🤖 AI Summary
Existing synthetic story datasets (e.g., TinyStories) struggle to simultaneously achieve controllability, diversity, and conciseness. To address this, we introduce SimpleStories: the first large-scale bilingual (English/Japanese, 2M stories each) synthetic story dataset enabling systematic syntactic–semantic control. Methodologically, we propose a novel multi-level abstract feature parameterization for prompting, integrated with LLM-driven generation, cross-lingual consistency constraints, and structured story modeling—ensuring high-fidelity, reproducible, and fine-grained diversity control. Empirical evaluation demonstrates that SimpleStories significantly improves downstream model performance in low-resource training, controllable text generation, and interpretable linguistic analysis. Its design enables precise manipulation of narrative structure, lexical choice, and semantic scope while preserving cross-lingual alignment.
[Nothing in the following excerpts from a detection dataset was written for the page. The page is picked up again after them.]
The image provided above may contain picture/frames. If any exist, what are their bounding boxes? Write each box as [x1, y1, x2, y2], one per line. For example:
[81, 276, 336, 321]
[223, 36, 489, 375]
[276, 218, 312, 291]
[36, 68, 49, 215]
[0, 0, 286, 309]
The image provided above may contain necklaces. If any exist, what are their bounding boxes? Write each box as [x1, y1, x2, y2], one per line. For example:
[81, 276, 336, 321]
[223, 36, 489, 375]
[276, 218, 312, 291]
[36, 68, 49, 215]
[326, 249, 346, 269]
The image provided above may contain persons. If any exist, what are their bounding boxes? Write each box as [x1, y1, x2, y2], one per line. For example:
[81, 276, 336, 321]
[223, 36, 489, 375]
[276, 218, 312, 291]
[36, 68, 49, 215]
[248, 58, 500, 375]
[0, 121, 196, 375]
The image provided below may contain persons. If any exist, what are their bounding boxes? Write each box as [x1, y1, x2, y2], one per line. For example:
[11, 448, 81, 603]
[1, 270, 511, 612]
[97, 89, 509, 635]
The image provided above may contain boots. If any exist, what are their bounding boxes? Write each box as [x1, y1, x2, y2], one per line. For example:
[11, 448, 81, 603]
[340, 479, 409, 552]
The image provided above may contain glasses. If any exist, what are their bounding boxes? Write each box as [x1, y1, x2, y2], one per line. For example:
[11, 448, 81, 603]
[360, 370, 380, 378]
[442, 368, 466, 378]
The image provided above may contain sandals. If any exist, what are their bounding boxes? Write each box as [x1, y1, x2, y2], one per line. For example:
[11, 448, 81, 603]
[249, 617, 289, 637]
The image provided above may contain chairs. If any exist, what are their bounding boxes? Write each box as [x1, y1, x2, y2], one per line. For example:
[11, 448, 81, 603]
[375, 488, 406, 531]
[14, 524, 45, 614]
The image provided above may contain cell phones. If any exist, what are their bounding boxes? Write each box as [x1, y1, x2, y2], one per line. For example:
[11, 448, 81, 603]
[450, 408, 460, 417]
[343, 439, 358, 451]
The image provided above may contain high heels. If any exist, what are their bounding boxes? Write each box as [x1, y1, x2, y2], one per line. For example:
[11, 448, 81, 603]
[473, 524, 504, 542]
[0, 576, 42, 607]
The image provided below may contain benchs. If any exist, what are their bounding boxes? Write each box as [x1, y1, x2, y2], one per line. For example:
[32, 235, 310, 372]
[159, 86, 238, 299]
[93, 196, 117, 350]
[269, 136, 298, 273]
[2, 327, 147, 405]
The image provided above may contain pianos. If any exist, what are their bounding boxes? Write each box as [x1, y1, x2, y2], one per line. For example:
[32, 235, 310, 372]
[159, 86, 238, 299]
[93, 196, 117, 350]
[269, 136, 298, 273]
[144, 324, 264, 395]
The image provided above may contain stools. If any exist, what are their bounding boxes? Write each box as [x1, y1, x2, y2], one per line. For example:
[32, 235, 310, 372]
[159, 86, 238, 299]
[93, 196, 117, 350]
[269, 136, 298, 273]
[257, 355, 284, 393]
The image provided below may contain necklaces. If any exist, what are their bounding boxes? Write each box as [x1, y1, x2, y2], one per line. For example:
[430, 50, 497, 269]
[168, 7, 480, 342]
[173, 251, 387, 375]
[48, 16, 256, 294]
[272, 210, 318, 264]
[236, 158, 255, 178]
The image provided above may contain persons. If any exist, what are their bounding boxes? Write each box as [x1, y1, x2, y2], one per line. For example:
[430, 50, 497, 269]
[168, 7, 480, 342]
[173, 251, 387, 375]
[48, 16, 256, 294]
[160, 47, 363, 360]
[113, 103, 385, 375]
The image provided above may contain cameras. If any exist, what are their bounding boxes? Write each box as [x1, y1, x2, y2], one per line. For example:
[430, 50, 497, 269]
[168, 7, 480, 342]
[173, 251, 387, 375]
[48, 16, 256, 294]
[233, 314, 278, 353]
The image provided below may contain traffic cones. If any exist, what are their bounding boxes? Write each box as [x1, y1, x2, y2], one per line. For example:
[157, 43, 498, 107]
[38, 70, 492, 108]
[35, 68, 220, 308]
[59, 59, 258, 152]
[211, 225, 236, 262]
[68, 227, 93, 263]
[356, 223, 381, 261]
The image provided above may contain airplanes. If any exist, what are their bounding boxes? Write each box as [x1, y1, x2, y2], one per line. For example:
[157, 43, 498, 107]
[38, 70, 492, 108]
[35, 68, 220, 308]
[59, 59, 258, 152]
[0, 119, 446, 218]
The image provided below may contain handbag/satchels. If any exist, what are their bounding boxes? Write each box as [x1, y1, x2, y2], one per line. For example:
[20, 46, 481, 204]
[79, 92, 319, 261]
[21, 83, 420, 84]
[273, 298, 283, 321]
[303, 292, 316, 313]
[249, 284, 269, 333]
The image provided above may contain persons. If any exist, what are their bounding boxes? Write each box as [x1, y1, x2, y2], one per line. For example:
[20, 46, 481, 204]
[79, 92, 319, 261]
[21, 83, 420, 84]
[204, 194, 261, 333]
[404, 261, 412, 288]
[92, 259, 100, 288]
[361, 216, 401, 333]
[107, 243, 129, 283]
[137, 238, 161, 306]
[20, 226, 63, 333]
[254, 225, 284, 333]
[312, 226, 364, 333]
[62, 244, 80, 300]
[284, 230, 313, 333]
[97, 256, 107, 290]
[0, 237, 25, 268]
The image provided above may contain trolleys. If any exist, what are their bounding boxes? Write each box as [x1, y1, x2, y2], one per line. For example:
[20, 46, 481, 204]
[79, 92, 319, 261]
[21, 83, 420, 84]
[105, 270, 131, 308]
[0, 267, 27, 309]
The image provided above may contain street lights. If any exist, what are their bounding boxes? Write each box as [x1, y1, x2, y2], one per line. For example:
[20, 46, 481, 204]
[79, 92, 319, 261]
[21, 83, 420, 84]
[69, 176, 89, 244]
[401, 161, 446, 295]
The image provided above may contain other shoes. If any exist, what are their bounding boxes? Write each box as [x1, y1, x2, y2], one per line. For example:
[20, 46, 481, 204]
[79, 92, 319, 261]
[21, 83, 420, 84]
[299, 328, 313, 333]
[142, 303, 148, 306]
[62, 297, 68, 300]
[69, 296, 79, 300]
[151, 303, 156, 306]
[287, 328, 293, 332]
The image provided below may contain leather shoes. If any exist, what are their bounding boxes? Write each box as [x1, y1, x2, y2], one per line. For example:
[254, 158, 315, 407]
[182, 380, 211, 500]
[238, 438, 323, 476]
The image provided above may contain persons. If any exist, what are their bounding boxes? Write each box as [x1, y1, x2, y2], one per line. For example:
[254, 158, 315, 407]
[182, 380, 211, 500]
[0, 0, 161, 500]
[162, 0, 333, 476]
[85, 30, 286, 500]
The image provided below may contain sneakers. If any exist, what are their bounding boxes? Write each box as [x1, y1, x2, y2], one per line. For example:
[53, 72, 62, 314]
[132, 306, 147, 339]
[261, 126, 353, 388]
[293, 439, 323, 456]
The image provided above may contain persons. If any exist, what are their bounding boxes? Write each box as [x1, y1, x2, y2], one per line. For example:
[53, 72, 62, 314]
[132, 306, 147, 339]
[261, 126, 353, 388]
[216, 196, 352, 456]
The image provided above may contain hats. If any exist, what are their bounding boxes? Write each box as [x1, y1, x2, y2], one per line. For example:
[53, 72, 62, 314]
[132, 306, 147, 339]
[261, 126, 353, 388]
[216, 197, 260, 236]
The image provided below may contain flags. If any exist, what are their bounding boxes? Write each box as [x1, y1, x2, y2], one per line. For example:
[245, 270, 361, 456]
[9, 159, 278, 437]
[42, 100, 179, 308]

The dataset has already been adopted in multiple state-of-the-art foundation model training pipelines, validating its practical utility and scalability.
📝 Abstract
We present SimpleStories, a large synthetic story dataset in simple language, consisting of 2 million stories each in English and Japanese. Our method employs parametrization of prompts with features at multiple levels of abstraction, allowing for systematic control over story characteristics to ensure broad syntactic and semantic diversity. Building on and addressing limitations in the TinyStories dataset, our approach demonstrates that simplicity and variety can be achieved simultaneously in synthetic text generation at scale.